DJ SODAさんは今月13日に大阪・泉南市で開かれていた音楽イベント「MUSIC CIRCUS’23」で、パフォーマンス中に観客席に近づいた際に、複数の観客から胸を触られるなどの被害にあったということです。
DJ SODAさんは公演の翌日に、「数人が突然私の胸を触ってくるというセクハラを受けました」などと投稿し、被害を訴えていました。

イベントを主催した株式会社TryHard Japanは15日、文書をホームページに掲載し、「性暴力、性犯罪であり、断じて許すわけにはいきません」と主催者として事実関係を調査し、再発防止を徹底すると声明を出しました。
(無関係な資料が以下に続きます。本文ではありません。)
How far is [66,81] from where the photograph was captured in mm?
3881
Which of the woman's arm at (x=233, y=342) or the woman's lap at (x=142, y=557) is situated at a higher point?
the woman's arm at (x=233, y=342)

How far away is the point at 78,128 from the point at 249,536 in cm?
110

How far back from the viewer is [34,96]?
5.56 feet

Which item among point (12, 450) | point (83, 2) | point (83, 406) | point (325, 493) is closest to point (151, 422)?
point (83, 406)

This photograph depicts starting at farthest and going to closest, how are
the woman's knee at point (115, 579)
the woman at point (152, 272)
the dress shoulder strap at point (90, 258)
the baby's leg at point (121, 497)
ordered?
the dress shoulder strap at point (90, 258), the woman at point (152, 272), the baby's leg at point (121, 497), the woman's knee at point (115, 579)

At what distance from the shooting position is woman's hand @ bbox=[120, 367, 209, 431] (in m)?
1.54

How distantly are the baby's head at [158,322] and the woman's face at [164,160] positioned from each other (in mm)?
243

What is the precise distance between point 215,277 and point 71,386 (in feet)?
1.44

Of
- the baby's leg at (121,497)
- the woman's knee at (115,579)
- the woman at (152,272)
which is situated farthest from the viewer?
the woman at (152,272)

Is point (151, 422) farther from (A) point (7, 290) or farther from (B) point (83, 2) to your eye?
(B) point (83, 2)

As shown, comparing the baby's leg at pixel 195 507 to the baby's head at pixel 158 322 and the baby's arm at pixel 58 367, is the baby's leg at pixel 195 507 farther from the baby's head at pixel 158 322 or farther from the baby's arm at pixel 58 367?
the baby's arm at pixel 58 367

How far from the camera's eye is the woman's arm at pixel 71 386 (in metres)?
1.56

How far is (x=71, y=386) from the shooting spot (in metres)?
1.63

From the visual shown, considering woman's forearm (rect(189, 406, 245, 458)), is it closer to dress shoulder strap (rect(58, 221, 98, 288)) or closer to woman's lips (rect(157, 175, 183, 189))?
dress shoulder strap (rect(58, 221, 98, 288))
MUSIC CIRCUS’23で発生した性暴力事件について(TryHard Japan)

そして21日、TryHard Japanは観客の男女3人について、氏名などを特定しないまま不同意わいせつなどの疑いで警察に刑事告発しました。警察は告発を受理し、当時撮影された動画やSNSの画像を解析するなどして捜査を進めるとしています。

 

不同意わいせつ罪とは


今年7月13日、性犯罪規定を見直す改正刑法が施行され、強制・準強制性交罪が統合されて「不同意性交罪」に、強制・準強制わいせつ罪は「不同意わいせつ罪」となりました。
不同意性交罪と不同意わいせつ罪の要件は、以下の8つの行為又は事由等により、「同意しない意思を形成、表明、全うすることのいずれかが難しい状態」にすることとなっています(改正刑法第176条1項)。

①暴行または脅迫
②心身の障害
③アルコールまたは薬物の影響
④睡眠その他の意識不明瞭
⑤同意しない意思を形成、表明または全うするいとまの不存在(不意打ちなど)
⑥予想と異なる事態との直面に起因する恐怖または驚愕(フリーズ)
⑦虐待に起因する心理的反応(虐待による無力感、恐怖心)
⑧経済的または社会的関係上の地域に基づく影響力による不利益の憂慮
(祖父母・孫、上司・部下、教師・生徒などの立場ゆえの影響力によって不利益が生じることを不安に思うこと)

また、上記に当てはまらなくても、「わいせつな行為ではないと誤審させたり、人違いをさせること、または相手がそのような誤信をしていることに乗じること」でも成立します(同法第176条2項)。

罰則については、性行等をした場合(不同意性行等罪)、5年以上の長期懲役。わいせつな行為をした場合(不同意わいせつ罪)、6月以上10年以下の懲役が科せられます。

性犯罪関係の法改正等 Q&A(法務省)

 

コメント


不同意わいせつ罪をめぐってはすでに逮捕者が出ています。プレジャーボート内で、船酔いをしてぐったりしていた40代女性の胸を触るなどしたとして、会社員の男が逮捕されたほか、広島市の17歳の男子高校生は、面識のない10代女性の胸などを触ったとして逮捕されています。

わいせつ関連の犯罪では、逮捕後に被疑者が「相手も同意していると思っていた」と主張することが少なくありません。しかし、法改正により、今後は、「同意があった」とする根拠を8つの要因などと照らし合わせて証明していく必要があります。具体的には、出会いの経緯、性行為が行われた状況や場所、前後の会話や行動などが重要になると考えられます。

この不同意わいせつ罪については、企業も無関係ではいられません。今までは、プライベートな恋愛の延長線として捉えていた社員同士の関係や取引先担当者等との関係が、経緯によっては、後日、不同意わいせつ罪に問われるおそれがあるためです。
いまだ、同意の有無についての判例の蓄積がないため、法務として同罪の線引きを示すことは難しい状況ですが、まずは、今回の改正内容とリスクとなる行為の社内周知から、始めてみてはいかがでしょうか。